Install GeoAnalytics Engine on Azure Synapse Analytics

Azure Synapse Analytics is a limitless analytics service that brings together data integration, enterprise data warehousing, and big data analytics. Using the steps outlined below, GeoAnalytics Engine can be leveraged within a PySpark notebook hosted in Azure Synapse Analytics.

The table below summarizes the Azure Synapse runtimes supported by each version of GeoAnalytics Engine.
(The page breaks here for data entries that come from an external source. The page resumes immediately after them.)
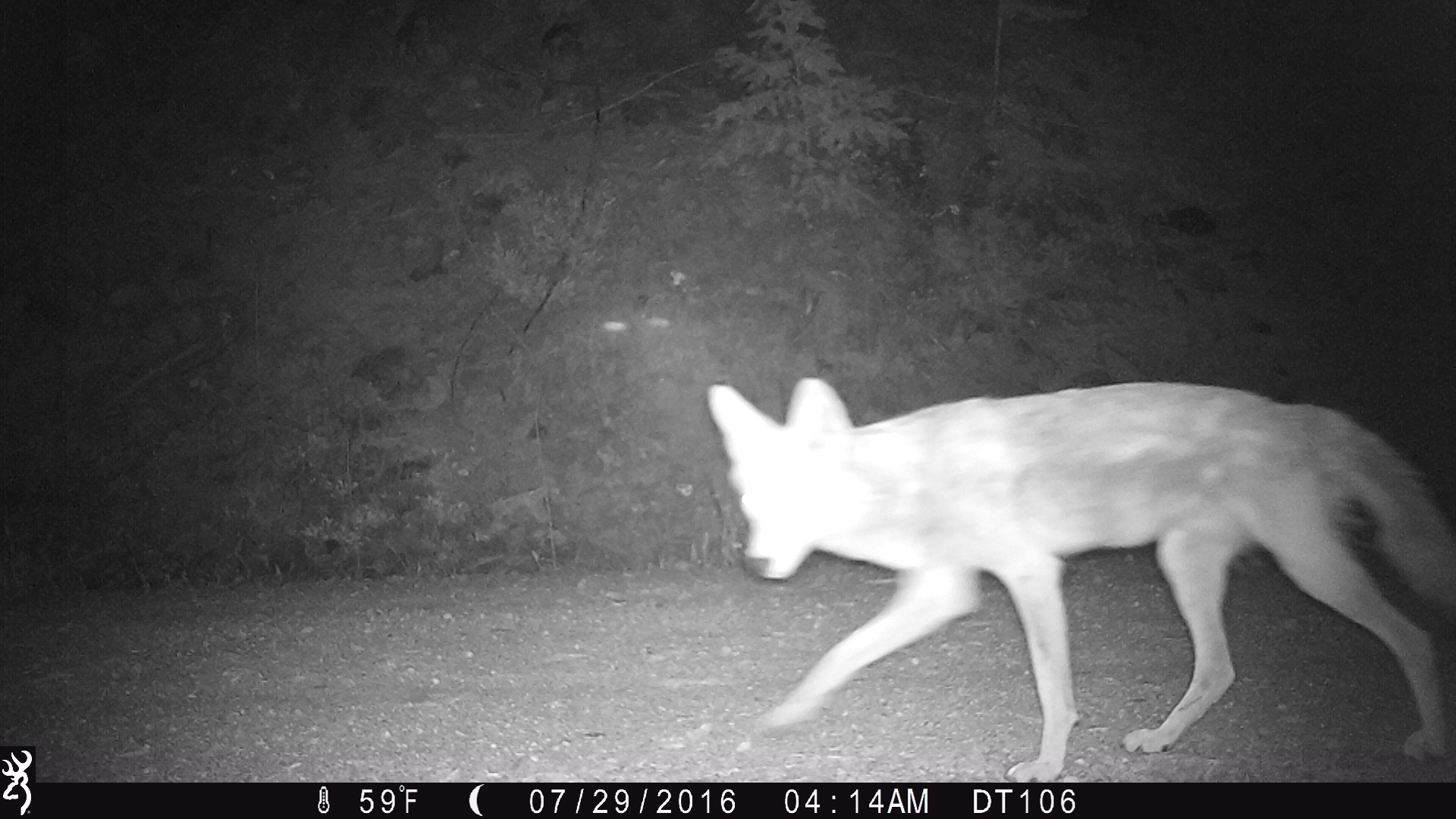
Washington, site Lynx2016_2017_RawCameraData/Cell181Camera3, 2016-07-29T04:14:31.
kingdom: Animalia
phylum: Chordata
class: Mammalia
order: Carnivora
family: Canidae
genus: Canis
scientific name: Canis latrans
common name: coyote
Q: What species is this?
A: Canis latrans (coyote).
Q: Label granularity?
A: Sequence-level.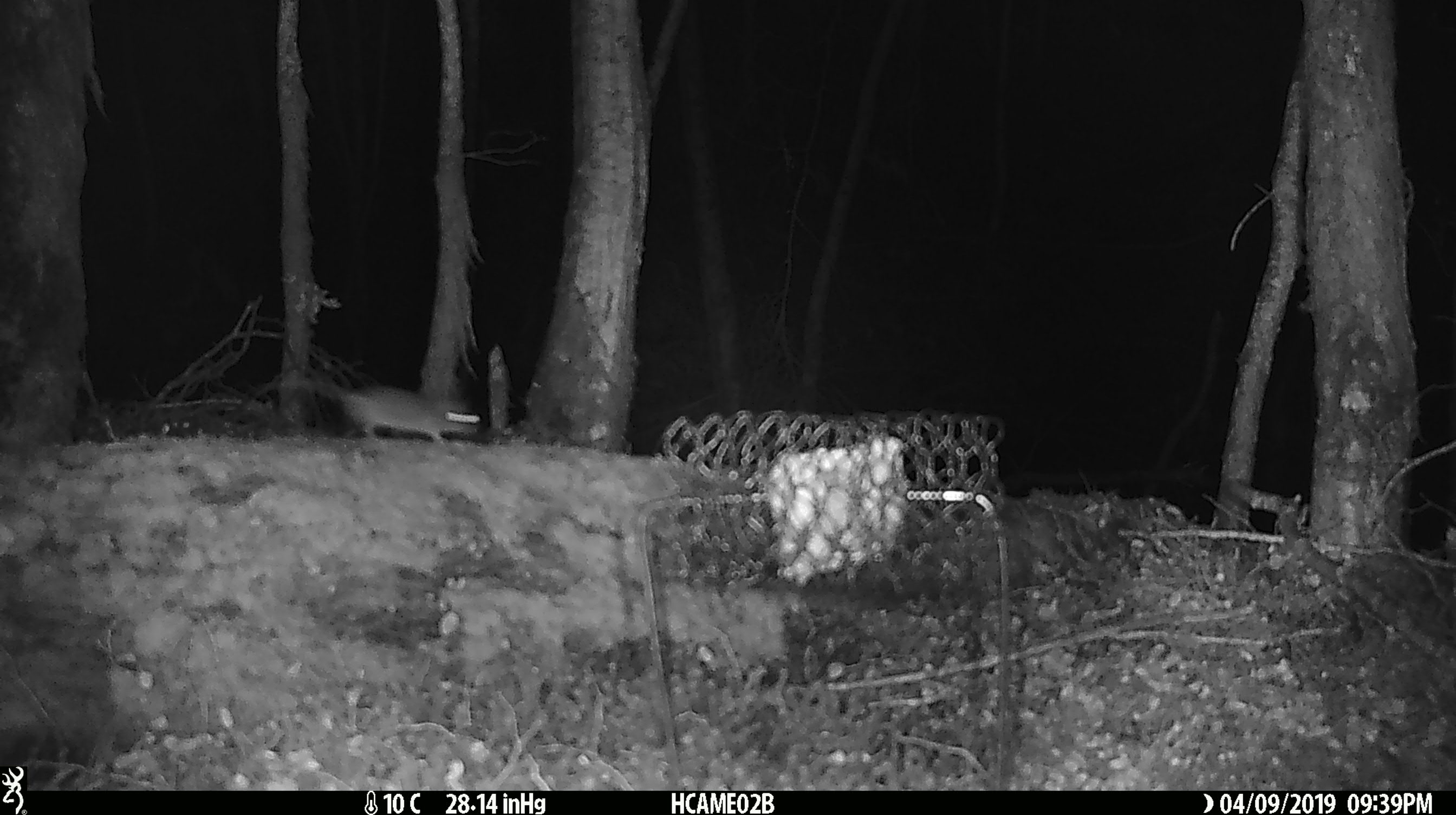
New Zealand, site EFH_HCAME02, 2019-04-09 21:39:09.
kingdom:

GeoAnalytics Engine	Azure Synapse
1.0.x-1.2.x	Runtime for Apache Spark 3.1, Runtime for Apache Spark 3.2, Runtime for Apache Spark 3.3
1.3.x	Runtime for Apache Spark 3.2, Runtime for Apache Spark 3.3
1.4.x	Runtime for Apache Spark 3.3, Runtime for Apache Spark 3.4

To complete this install you will need:

An active Azure subscription
GeoAnalytics Engine install files. If you have a GeoAnalytics Engine subscription with a username and password, you can download the ArcGIS GeoAnalytics Engine distribution here after signing in. If you have a license file, follow the instructions provided with your license file to download the GeoAnalytics Engine distribution.
A GeoAnalytics Engine subscription, or a license file.

Prepare the workspace

If you do not have an active Synapse workspace, create one using the Azure portal or with another method listed in Azure documentation.
Launch Azure Synapse Studio from your Azure Synapse Analytics workspace.
Install the GeoAnalytics Engine .jar file and .whl as Workspace packages. Depending on the analysis you will complete, optionally upload the following jars:
- esri-projection-geographic, if you need to perform a transformation that requires supplementary projection data.
- geoanalytics-natives to use geocoding or network analysis tools. This is not supported on Runtime for Apache Spark 3.4.
Note
To use ST_H3Bin or ST_H3Bins, you must also install the H3 jar, following the same steps as described in step 3.

Create a Spark pool

Within Synapse Studio, create a New Apache Spark configuration

by adding the following configuration properties and their associated values and assigning the configuration a proper name.

Property Value
spark.plugins com.esri.geoanalytics.Plugin
spark.serializer org.apache.spark.serializer.KryoSerializer
spark.kryo.registrator com.esri.geoanalytics.KryoRegistrator

Once complete, click Create
Within Synapse Studio, select New Apache Spark pool.
Under the Basics tab, configure the pool resources to meet your requirements.
Open the Additional Settings tab. Update the Automatic pausing settings or leave the defaults.
Select a supported Apache Spark version.
Select the Apache Spark configuration you created in step 1.
For Allow session level packages select "Enabled".
Open the Tags tab and add any relevant tags (optional).
Click Review + create and then Create to create the Spark pool.
Wait until you receive a notification that the Spark pool is finished being provisioned, then navigate to the Packages page for your pool. Under Packages click Select from workspace packages and add the geoanalytics.jar and geoanalytics.whl packages.

Property	Value
spark.plugins	com.esri.geoanalytics.Plugin
spark.serializer	org.apache.spark.serializer.KryoSerializer
spark.kryo.registrator	com.esri.geoanalytics.KryoRegistrator

(Optional) Check spark pool status and view logs

Click on the cluster name to go to Azure portal and see deployment status. In the Azure portal page, you will see "Your deployment is complete" if the spark pool has been created successfully. Click on the down arrow next to Deployment details, the status of the cluster should show "OK". If deployment failed, you should see Deployment failed. Click here for more details under Spark pool Overview. Click on it to view the error message. The status of the cluster could show "BadRequest".
To monitor Spark applications and check logs, click on Monitor in your workspace and select Apache Spark applications. You can click on the application name link to view logs generated from running this application to help with troubleshooting.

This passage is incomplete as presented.